Les propriétés correspondantes pour la dérivée sont :

Il est facile de voir, ou du moins de croire, que celles-ci sont vraies en pensant à l'interprétation distance/vitesse des dérivés. Si un objet est à la position $f(t)$ au temps $t$, nous savons que sa vitesse est donnée par $f'(t)$. Supposons qu'un autre objet soit à la position $5f(t)$ au temps $t$, c'est-à-dire qu'il soit toujours 5 fois plus loin sur la route que le premier objet. Ensuite, il "doit'' aller 5 fois plus vite à tout moment.

La deuxième règle est un peu plus compliquée, mais voici une façon de l'imaginer. Supposons qu'un wagon plat se trouve à la position $f(t)$ au temps $t$, donc le wagon se déplace à une vitesse de $f'(t)$ (pour être précis, disons que $f(t) $ donne la position sur la voie de l'extrémité arrière de la voiture). Supposons qu'une fourmi rampe de l'arrière de la voiture vers l'avant de sorte que sa position dans la voiture est $g(t)$ et sa vitesse par rapport à la voiture est $g'(t)$. Alors en réalité, à l'instant $t$, la fourmi est à la position $f(t)+g(t)$ le long de la piste, et sa vitesse est "évidemment'' $f'(t)+g'(t) $.

Nous ne voulons pas nous fier à une interprétation physique plus ou moins évidente pour déterminer ce qui est vrai mathématiquement, voyons donc comment vérifier ces règles par calcul. Nous en ferons un et laisserons l'autre pour les exercices. $eqalign< (f(x)+g(x)) &= lim_ cr &= lim_ cr &= lim_ cr &= lim_ left( + ight) cr &= lim_ + lim_ cr &=f'(x)+g'(x)cr >$ Ceci est parfois appelé le règle de somme pour les dérivés.

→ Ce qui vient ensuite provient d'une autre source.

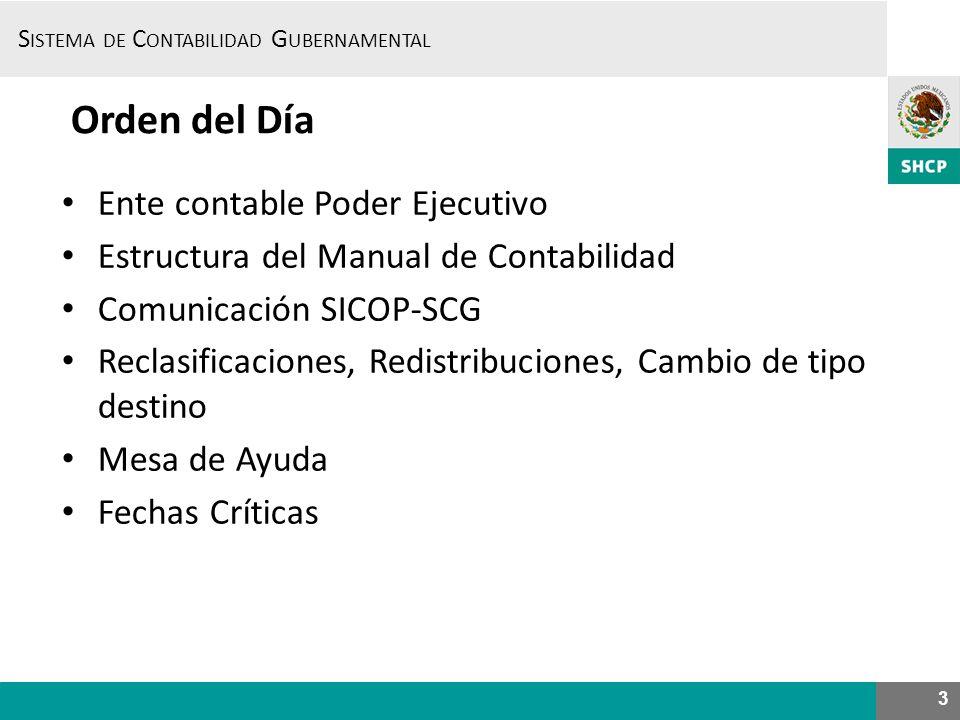 S ISTEMA DE C ONTABILIDAD G UBERNAMENTAL 3 Orden del Día Ente contable Poder Ejecutivo Estructura del Manual de Contabilidad Comunicación SICOP-SCG Re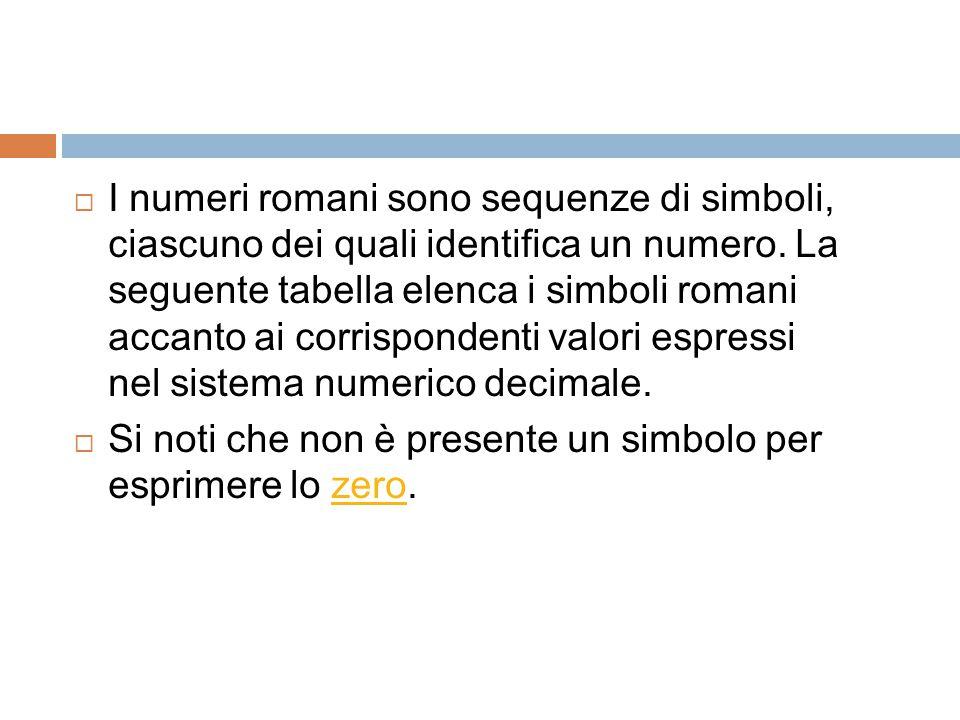 I numeri romani sono sequenze di simboli, ciascuno dei quali identifica un numero. La seguente tabella elenca i simboli romani accanto ai corrispondenti valori espressi nel sistema numerico decimale.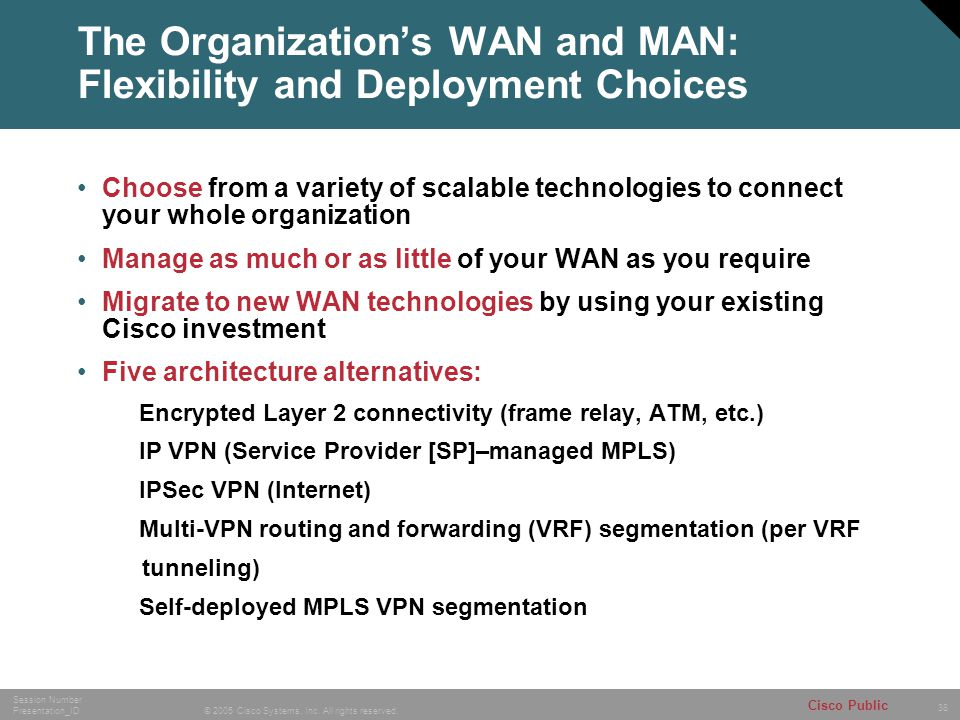 38 © 2005 Cisco Systems, Inc. All rights reserved. Session Number Presentation_ID Cisco Public The Organization's WAN and MAN: Flexibility and Deploym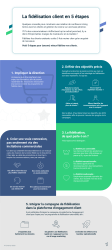 ema infographic 5 Steps Loyalty Program FR 03 short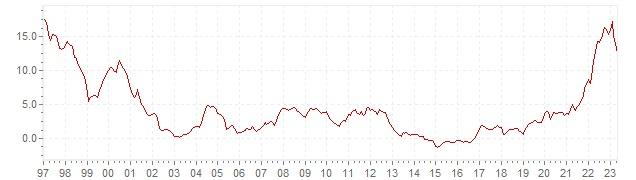 Graphik - historische HVPI Inflation Polen - Langfristige Inflationsentwicklung
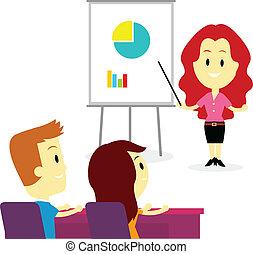 Business Training und Entwicklung P.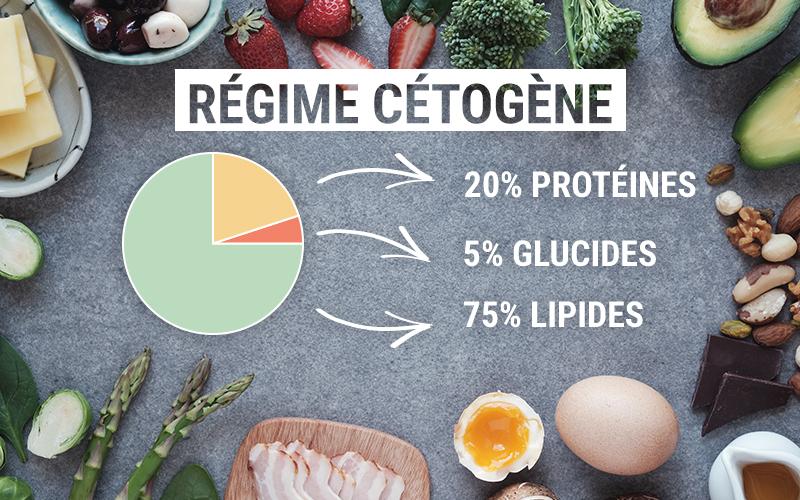graphique régime cétogène
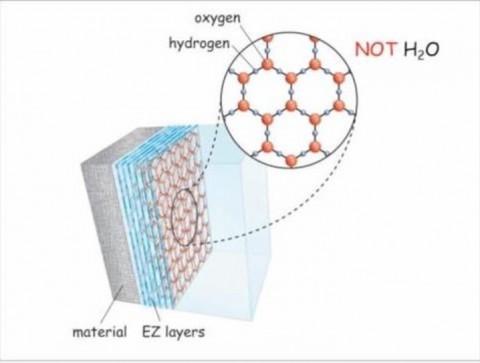 《物質、EZ層。水素、酸素。H2Oに非ず。》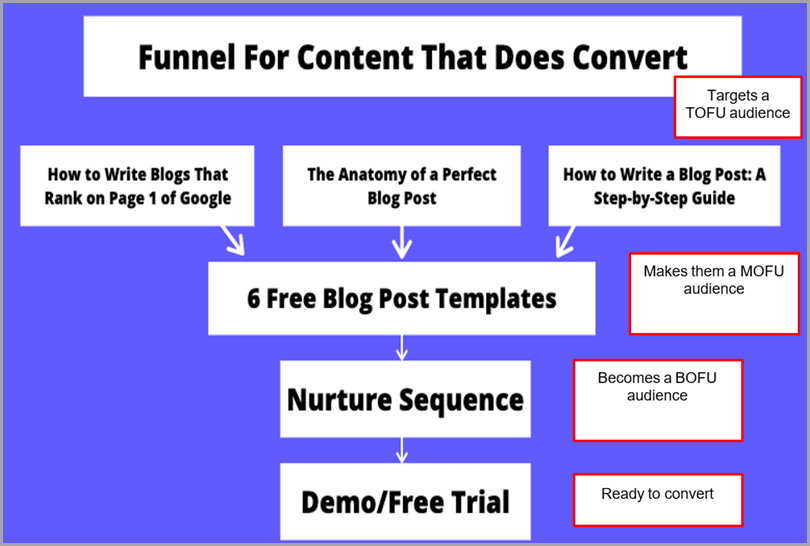 high-converting-content-funnel-for-content-that-does-convert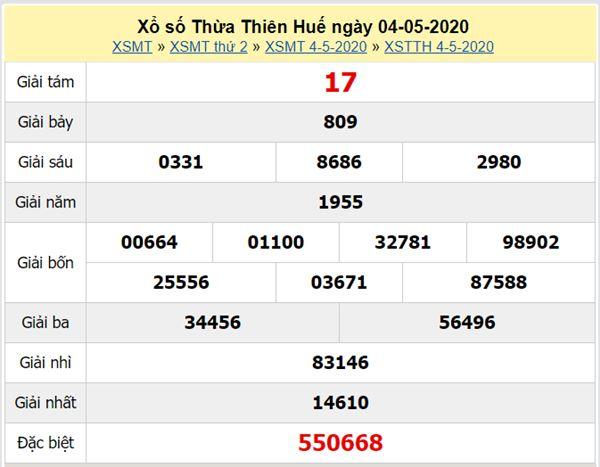 Soi cầu XSTTH 11/5/2020 - KQXS Thừa Thiên Huế thứ 2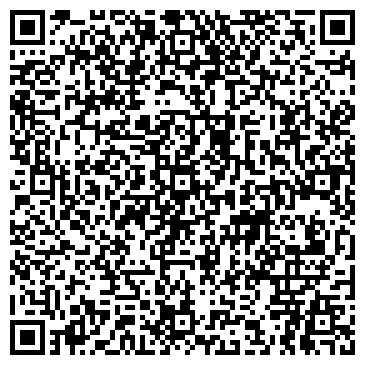 QR-код с контактной информацией организации SoftDeCo (СофтДеКо),ТОО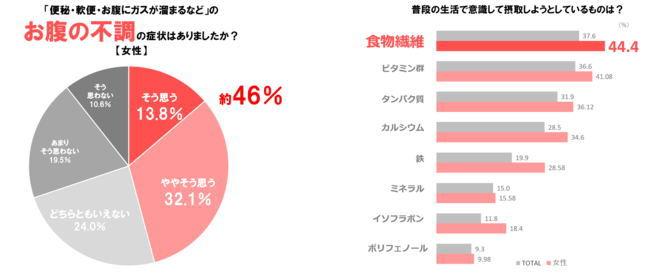ジャパンフリトレーが実施した新生活様式での「腸活」に対する意識調査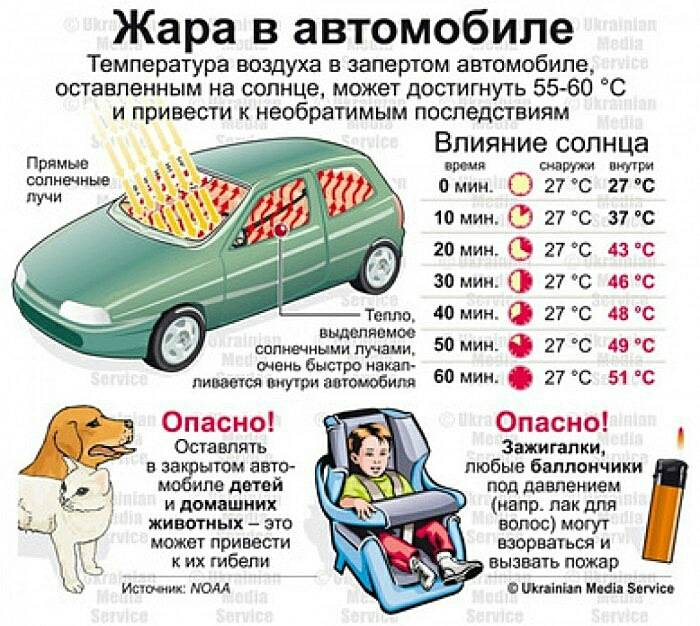 Правила перевозки детей в автомобиле 2021 на заднем сидении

Exemple 3.2.1 Trouver la dérivée de $ds f(x)=x^5+5x^2$. Nous devons ici invoquer la linéarité deux fois : $f'(x) = (x^5+5x^2) = x^5 + (5x^2) = 5x^4+5(x^2) = 5x^4+5cdot 2x^1 = 5x^4+10x.$

Parce que c'est si facile avec un peu de pratique, nous pouvons généralement combiner toutes les utilisations de la linéarité en une seule étape. L'exemple suivant montre un calcul suffisamment détaillé.

Exemple 3.2.2 Trouver la dérivée de $ds f(x)=3/x^4-2x^2+6x-7$. $f'(x) = left( <3over x^4>-2x^2+6x-7 ight) = (3x^<-4>-2x^2+6x-7) = -12x^<-5>-4x+6.$


Équations linéaires du premier ordre

UNE équation différentielle linéaire du premier ordre a la forme suivante :

La solution générale est donnée par

appelé facteur d'intégration. Si une condition initiale est donnée, utilisez-la pour trouver la constante C .

Voici quelques étapes pratiques à suivre : 1. Si l'équation différentielle est donnée sous la forme

2. Trouvez le facteur d'intégration

3. Évaluez l'intégrale 4. Écrivez la solution générale

5. Si on vous donne un IVP, utilisez la condition initiale pour trouver la constante C .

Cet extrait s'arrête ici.